Required tasks:
(1) Translate this sentence from the forum thread about Uber and tips into French: "Uber concedes the driver should be tipped."
(2) Reproduce the passage of the forum thread about Uber and tips starting with "So if the tip" and going on through "(Jan 16, 2016)".
(3) Carry on the forum thread about Uber and tips from the point at which it stops.

# Uber taking 20% of our tips as well???



## Tedgey (Jan 29, 2016)

Uber concedes the driver should be tipped. That's how come they've included it in the price.

So if the tip is included in the price of the ride, why does Uber get to take 20% of it? They should only get 20% of the NON-TIP portion of the fare. And so just like the safe ride BS that they take 100% of for background checks, there should be a percentage of the total fare set aside OFF THE TOP that Uber doesn't get to touch. And then from what remains we render unto Caesar that which is Caesar's. Otherwise, if they take 20% of the whole thing then they're taking 20% of the tip as well.


----------



## galileo5 (Jan 16, 2016)

UberTaxi has tip built in, not UberX.


----------



## Tedgey (Jan 29, 2016)

galileo5 said:


> UberTaxi has tip built in, not UberX.


Where technically that may be correct (tip included vs. tip not necessary) that's merely an issue of semantics. I'd guess 90+% of passengers are riding with the understanding that a tip is included in the fare.

Given data:
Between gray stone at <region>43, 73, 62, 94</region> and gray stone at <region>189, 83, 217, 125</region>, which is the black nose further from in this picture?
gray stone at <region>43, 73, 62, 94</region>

Response list:
(1) Uber admet que le chauffeur devrait recevoir un pourboire.

(2)
So if the tip is included in the price of the ride, why does Uber get to take 20% of it? They should only get 20% of the NON-TIP portion of the fare. And so just like the safe ride BS that they take 100% of for background checks, there should be a percentage of the total fare set aside OFF THE TOP that Uber doesn't get to touch. And then from what remains we render unto Caesar that which is Caesar's. Otherwise, if they take 20% of the whole thing then they're taking 20% of the tip as well.


----------



## galileo5 (Jan 16, 2016)

(3)
----------



## galileo5 (Jan 16, 2016)

I wouldn't rate it that high. Many know it's not built in, and are just comfortable with not tipping.


----------



## ColdRider (Oct 19, 2015)

galileo5 said:


> I wouldn't rate it that high. Many know it's not built in, and are just comfortable with not tipping.


It's true.


----------



## Greguzzi (Jan 9, 2016)

Most people are cheap. Some rejoice in their cheapness, like pigs rejoice in rolling in mud.


----------



## Tedgey (Jan 29, 2016)

Greguzzi said:


> Most people are cheap. Some rejoice in their cheapness, like pigs rejoice in rolling in mud.


Where that may be true, and I'm sure there's nothing rich people like better than NOT tipping (Travis is supremely aware of this, almost like he has the same affliction) when I ask my friends abut it, the wide majority (meaning all) confuse the concepts of "tip not necessary" and "tip included."

I think it's because there's an assumption we have that the driver gets tipped, unlike let's say, your doctor. If a sign said no need to tip your doctor you would take it at face value. If the sign read no need to tip the pilot, you'd take it at face value because neither usually gets tipped.

But if you went to the comedy club and the sign said no need to tip the cocktail server, you would probably assume that some kind of tip is worked into the cover charge or the price of the drinks or whatever. But it's unlikely you would think oh how nice, the servers are all working for free tonight. If you found out they were working for free, even the cheapest among us would leave her a tip.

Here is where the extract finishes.